─── EXCERPT TO READ
Categories
Philosophy of Language

Frege Was From Venus

If you spend any time mucking around in the philosophy of language, you’re going to run headlong into Gottlob Frege at some point. Frege, round about the turn of the 20th century, was a key figure in the emerging fields of logic and the philosophy of mathematics, but he may well be best remembered for his contributions to the theory of meaning.

What is Meaning?

The basic question that any philosophy of language must address is this: What can we say about the meaning of a word (and — what perhaps amounts to the same thing — the meaning of a sentence)?

A first stab at analyzing this is to say that the meaning of a word is just what it points to — what it designates or refers to. For instance, the word (or name, in this case) “Herbie” refers to my cat, Herbie. (Make sure to get your head around the difference between a word and an object referred to by that word. We’ll have a post about this “use/mention” distinction soon. For now, just stay alert to the use of quotation marks to distinguish a word from its associated object.) The word “Herbie” points to the creature that is at the time of this writing tapping my leg with his paw, trying to get me to play with him. (I’ll be right back…)

Herbie the cat
“Herbie” refers to Herbie

We can apply the same analysis to numbers. The ink-on-paper numeral “7” that you might write down in your checkbook or on a math test, refers to the actual number 7, which for the sake of argument we’ll take to be some object out there in the universe somewhere. Similarly, and perhaps easier to comprehend, the words “seven”, “siete”, “sept”, and “sieben” all refer to the number 7 as well (in English, Spanish, French, and German, respectively).

Lots of words refer to the number 7

If this is the right picture, it would give us a convenient way to explain how “seven” and “siete” both mean the same thing: It’s because both words refer to the same thing.

Reference Ain’t Enough

If this were all there is to meaning, then “12” and “7 + 5” would mean the same thing, because they both refer to the number 12.
──────
● LIST OF TASKS:
1) Decide whether each statement agrees with the Frege excerpt, answering yes or no and quoting the words of the text that decide it. (a) Frege was a key figure in logic around the turn of the 20th century. (b) The words "seven" and "siete" refer to different numbers. (c) "12" and "7 + 5" both refer to the number 12.
2) According to the Frege excerpt, how does the view that a word's meaning is what it refers to account for "seven" and "siete" meaning the same thing? Answer in one to three sentences.
3) Reproduce the part of the Frege excerpt starting with "The basic question" and going on through "of a sentence)?", word for word.
─── MATERIAL
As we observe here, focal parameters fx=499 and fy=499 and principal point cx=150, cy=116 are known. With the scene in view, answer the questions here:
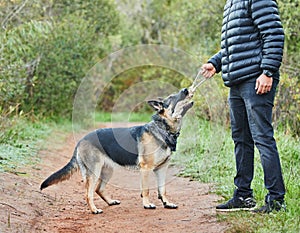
──────
● ANSWERS FOR THE EXERCISE:
1)
(a) Yes: "Frege, round about the turn of the 20th century, was a key figure in the emerging fields of logic and the philosophy of mathematics"
(b) No: "the words “seven”, “siete”, “sept”, and “sieben” all refer to the number 7 as well"
(c) Yes: "because they both refer to the number 12"

2) On that view, "seven" and "siete" mean the same thing because both words refer to the same thing, the number 7.

3)
The basic question that any philosophy of language must address is this: What can we say about the meaning of a word (and — what perhaps amounts to the same thing — the meaning of a sentence)?